According to the Court, the language of FEHBA’s preemption clause unambiguously covers the contractual subrogation provision. The decision briefly acknowledges the presumption against preemption of state law, which the Missouri Supreme Court decision on appeal had applied to find no preemption of state law. In addition, the Court points to regulations at 5 C.F.R. § 890.106 promulgated by OPM in 2015 that specifically call for the contract provisions requiring subrogation and reimbursement. But the Court declined to analyze the presumption or the regulations in depth, finding that the statutory language unambiguously requires preemption and is reinforced by FEHBA’s context and purpose. The decision distinguishes its decision from dicta in Empire HealthChoice Assurance, Inc. v. McVeigh, 547 U.S. 677 (2006), in which the Court saw two plausible readings of the FEHBA preemption clause. The Court noted that its decision in that case turned on jurisdiction, not on choice of law, and the case did not require the Court to evaluate different readings of the provision.

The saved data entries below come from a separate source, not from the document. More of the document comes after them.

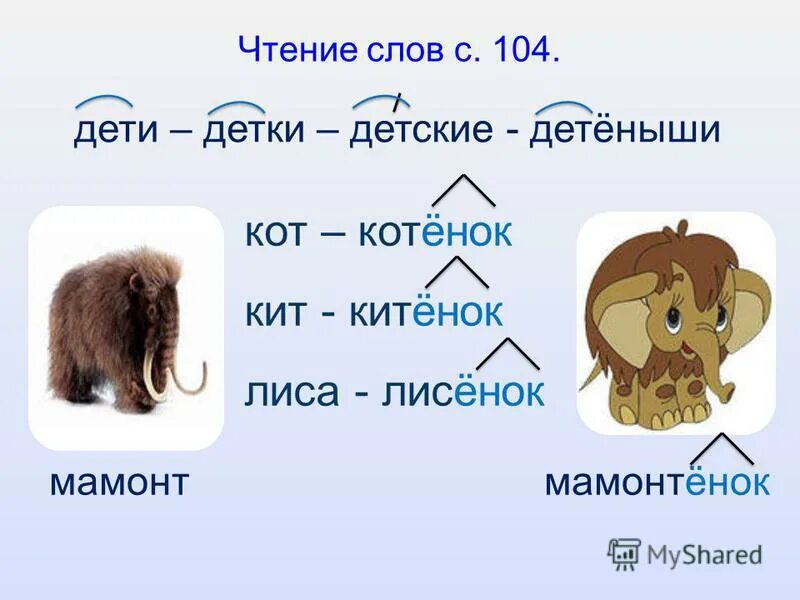 Чтение слов с. 104.

дети – детки – детские - детёныши

кот – котёнок

кит - китёнок

лиса - лисёнок

мамонт

мамонтёнок

MyShared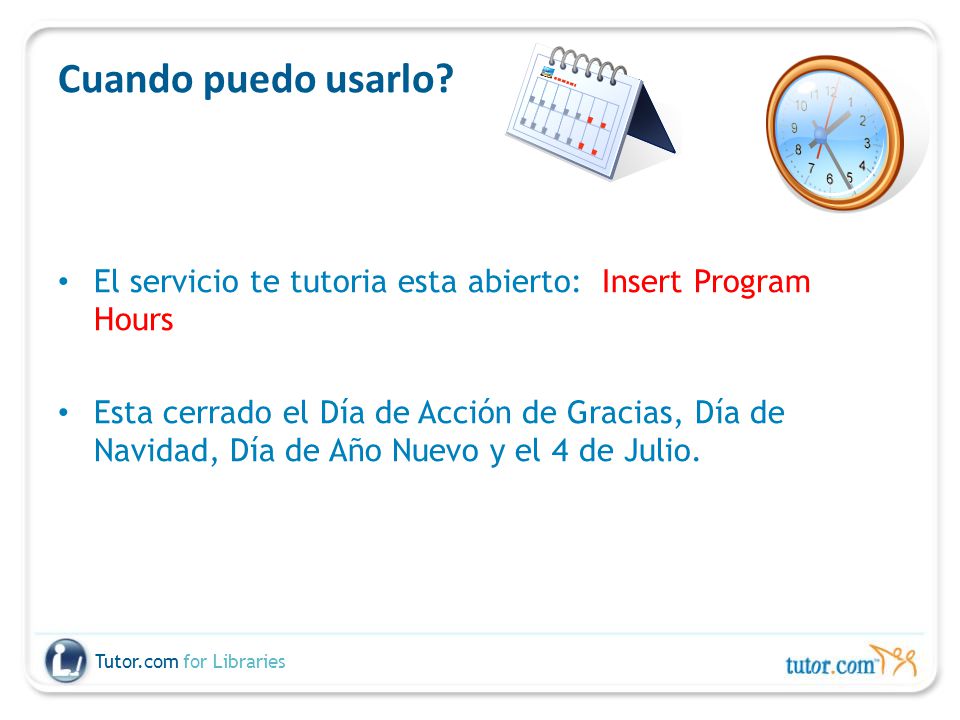 Cuando puedo usarlo?

• El servicio te tutoria esta abierto: Insert Program Hours

• Esta cerrado el Día de Acción de Gracias, Día de Navidad, Día de Año Nuevo y el 4 de Julio.

Tutor.com for Libraries

tutor.com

After finding that FEHBA’s preemption clause covered the contractual provision requiring subrogation and reimbursement, the Court turned to the constitutional question of whether the Supremacy Clause allows preemption based on the terms of federal contracts. The Court held that preemption is constitutional because it is FEHBA—not the contract—that preempts state law. The decision dismisses the counterargument that FEHBA’s preemption provision (uniquely among preemption clauses) calls for the “terms of any contract” to supersede and preempt state law whereas the Supremacy Clause provides that only federal laws can preempt state laws. The Court characterized this argument as elevating “semantics over substance” because the language manifests the same Congressional intent to preempt.

By holding that FEHBA preempts state law, and that such preemption is constitutionally permissible, this decision ends a series of disputes between private litigants and FEHBP carriers over whether state subrogation prohibitions applied to health benefits covered under the FEHBP. Soon after its decision in Nevils, the Court denied certiorari for two other cases dealing with FEHBA preemption of state subrogation prohibitions, Bell v. Blue Cross and Blue Shield of Oklahoma, and Kobold v. Aetna Life Insurance Co.